Excerpt |
Shell script to compare two files


 
Thread Tools Search this Thread
Top Forums Shell Programming and Scripting Shell script to compare two files
# 1  
Old 04-27-2011
Shell script to compare two files

I have two files; file A and file B. I need all the entries of file A to be compared with file B line by line. If the entry exists on file B, then save those on file C; if no then save it on file D

Note :- all the columns of the lines of file A need to be compared, except the last two columns (date & time)

file A
Code:
dbclstr-b IXT_Web Memphis_Prod_SQL_Full Memphis-Prod-SQL-Full-Application-Backup 04/23/11 11:24:41
ebs-sql1-b EBSCClaimStore Memphis_Prod_SQL_Diff Memphis-Prod-SQL-Inc-Application-Backup 04/24/11 19:58:22
pmemcfdb001-b ERTL Memphis_Prod_SQL_Full Memphis-Prod-SQL-Full-Application-Backup 04/23/11 11:03:18

file B
Code:
dbclstr-b IXTProd02 Memphis_Prod_SQL_Diff Memphis-Prod-SQL-Inc-Application-Backup 04/24/11 21:49:14
pmemcfdb001-b ERTL Memphis_Prod_SQL_Full Memphis-Prod-SQL-Full-Application-Backup 04/23/11 17:51:12
pmemcfdb001-b ERTL Memphis_Prod_SQL_Full Memphis-Prod-SQL-Full-Application-Backup 04/23/11 17:47:53
qbnawldb021-b AetnaLTC Memphis_Corp_SQL_Full Memphis-Corp-SQL-Full-Application-Backup 04/23/11 17:45:20
ebs-sql1-b EBSCClaimStore Memphis_Prod_SQL_Diff Memphis-Prod-SQL-Inc-Application-Backup 04/23/11 19:58:22

desired output

file C (if entries of file A exists in file B)
Code:
ebs-sql1-b EBSCClaimStore Memphis_Prod_SQL_Diff Memphis-Prod-SQL-Inc-Application-Backup 04/24/11 19:58:22
pmemcfdb001-b ERTL Memphis_Prod_SQL_Full Memphis-Prod-SQL-Full-Application-Backup 04/23/11 11:03:18

file D (if entries of file A does not exists in file B)
Code:
dbclstr-b IXT_Web Memphis_Prod_SQL_Full Memphis-Prod-SQL-Full-Application-Backup 04/23/11 11:24:41

---------- Post updated at 07:06 AM ---------- Previous update was at 07:03 AM ----------

I wrote one script which will compare the entries and save to fileC if enties existed on both the file. But i am not able to put a condition for those which does not exists and save on fileD

Code:
cat fileB | while read STATUS CLIENT DB POLICY SCHEDULE DATE TIME
do
grep -w "$DB" fileA | grep -w "$CLIENT" | grep -w "$POLICY" | grep -w "$SCHEDULE" | grep -w "$DATE" >> fileC
done


Last edited by pludi; 04-27-2011 at 09:12 AM..
# 2  
Old 04-27-2011
Lazy way but still ...

Your goal |
Copy the part of the forum thread starting at "file C (if entries" and ending at "not exists in file B)", replacing "EBSCClaimStore" with "EBSCClaimArchive" wherever it appears. The records that come next are separate material and have no connection to the forum thread.

Supplied material |
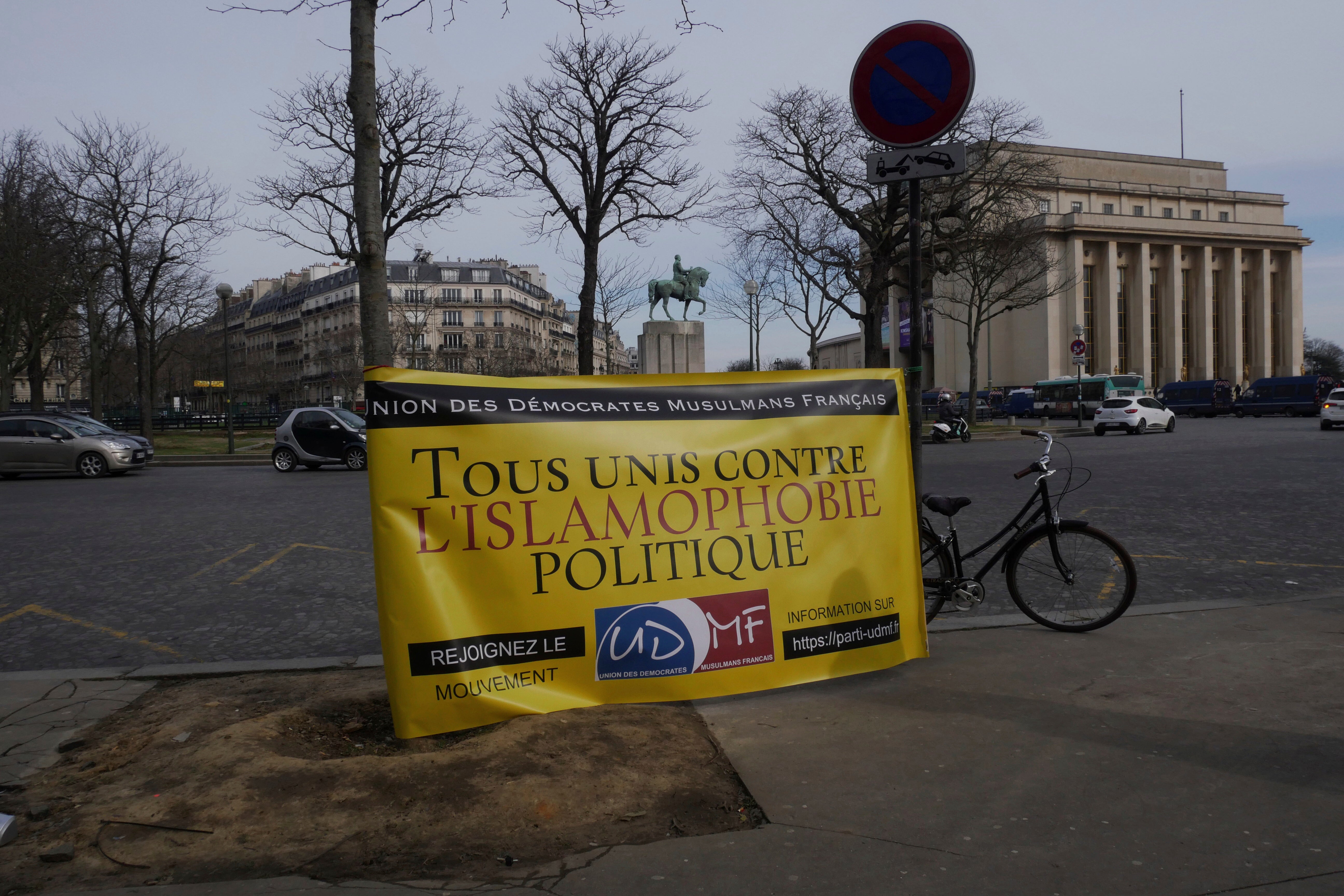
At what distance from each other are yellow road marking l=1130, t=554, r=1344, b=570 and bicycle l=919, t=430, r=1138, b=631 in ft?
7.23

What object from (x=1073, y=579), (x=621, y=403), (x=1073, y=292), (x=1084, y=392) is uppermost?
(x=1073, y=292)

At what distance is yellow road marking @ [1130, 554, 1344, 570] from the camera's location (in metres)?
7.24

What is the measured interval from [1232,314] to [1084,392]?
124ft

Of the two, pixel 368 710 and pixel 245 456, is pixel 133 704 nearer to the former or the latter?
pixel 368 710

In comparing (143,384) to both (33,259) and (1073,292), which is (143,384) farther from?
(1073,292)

Solution to this exercise |
file C (if entries of file A exists in file B)
Code:
ebs-sql1-b EBSCClaimArchive Memphis_Prod_SQL_Diff Memphis-Prod-SQL-Inc-Application-Backup 04/24/11 19:58:22
pmemcfdb001-b ERTL Memphis_Prod_SQL_Full Memphis-Prod-SQL-Full-Application-Backup 04/23/11 11:03:18

file D (if entries of file A does not exists in file B)